• Records supplied:
::::::::

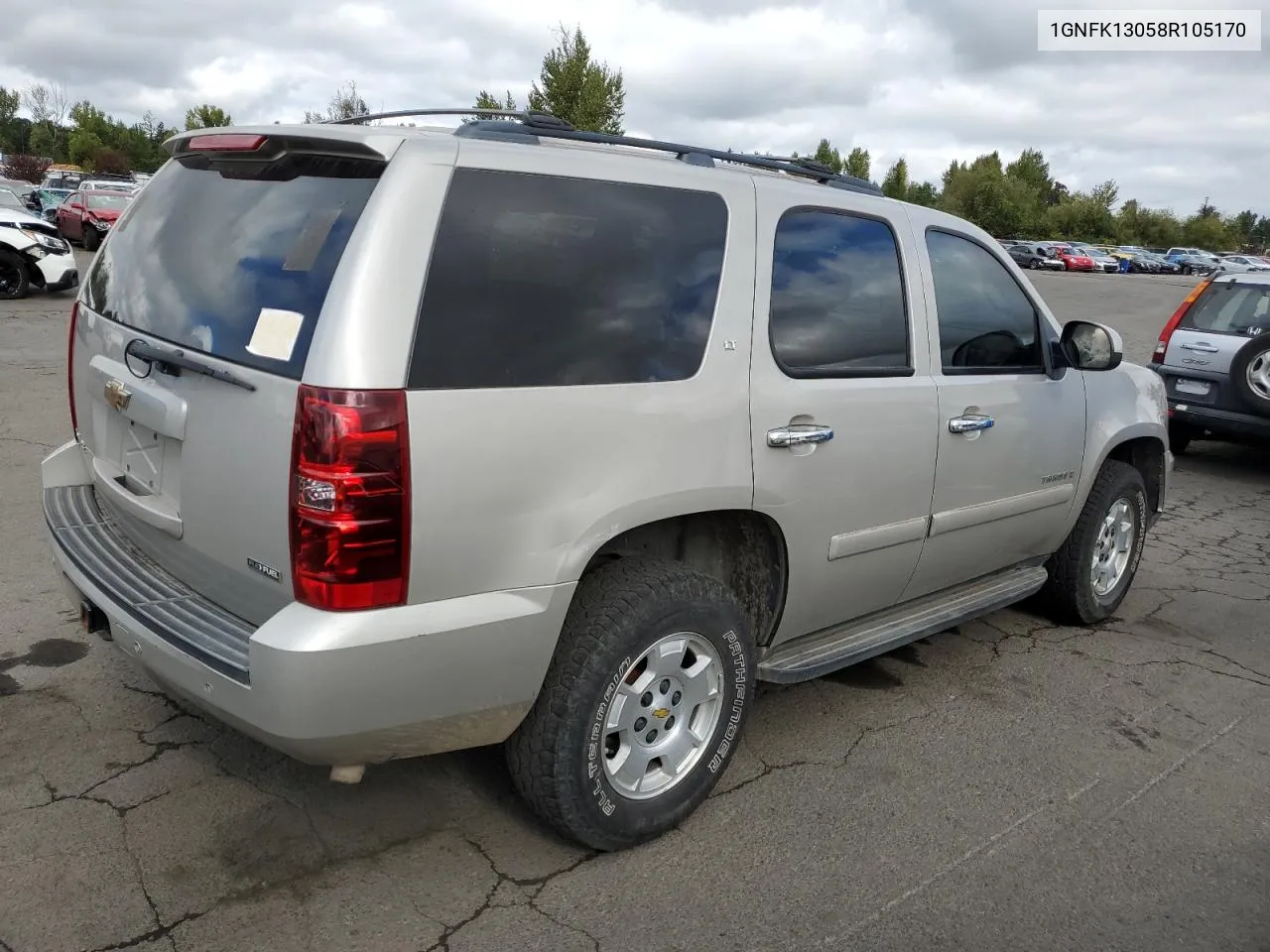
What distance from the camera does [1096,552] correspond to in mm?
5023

::::::::

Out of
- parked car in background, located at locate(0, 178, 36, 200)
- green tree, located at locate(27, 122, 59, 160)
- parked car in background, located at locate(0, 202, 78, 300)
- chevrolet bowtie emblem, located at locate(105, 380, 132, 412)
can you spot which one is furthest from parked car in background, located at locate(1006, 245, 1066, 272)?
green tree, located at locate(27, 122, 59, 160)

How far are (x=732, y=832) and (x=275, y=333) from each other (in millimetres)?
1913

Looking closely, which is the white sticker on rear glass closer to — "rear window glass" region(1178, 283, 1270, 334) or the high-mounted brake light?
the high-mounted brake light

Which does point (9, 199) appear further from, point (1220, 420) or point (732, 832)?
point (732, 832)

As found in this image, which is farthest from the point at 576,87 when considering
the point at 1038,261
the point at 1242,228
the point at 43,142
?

::::::::

• Goal: State how many lines of the material above contain the string "tree". Reply with the number alone.

• Response below: 2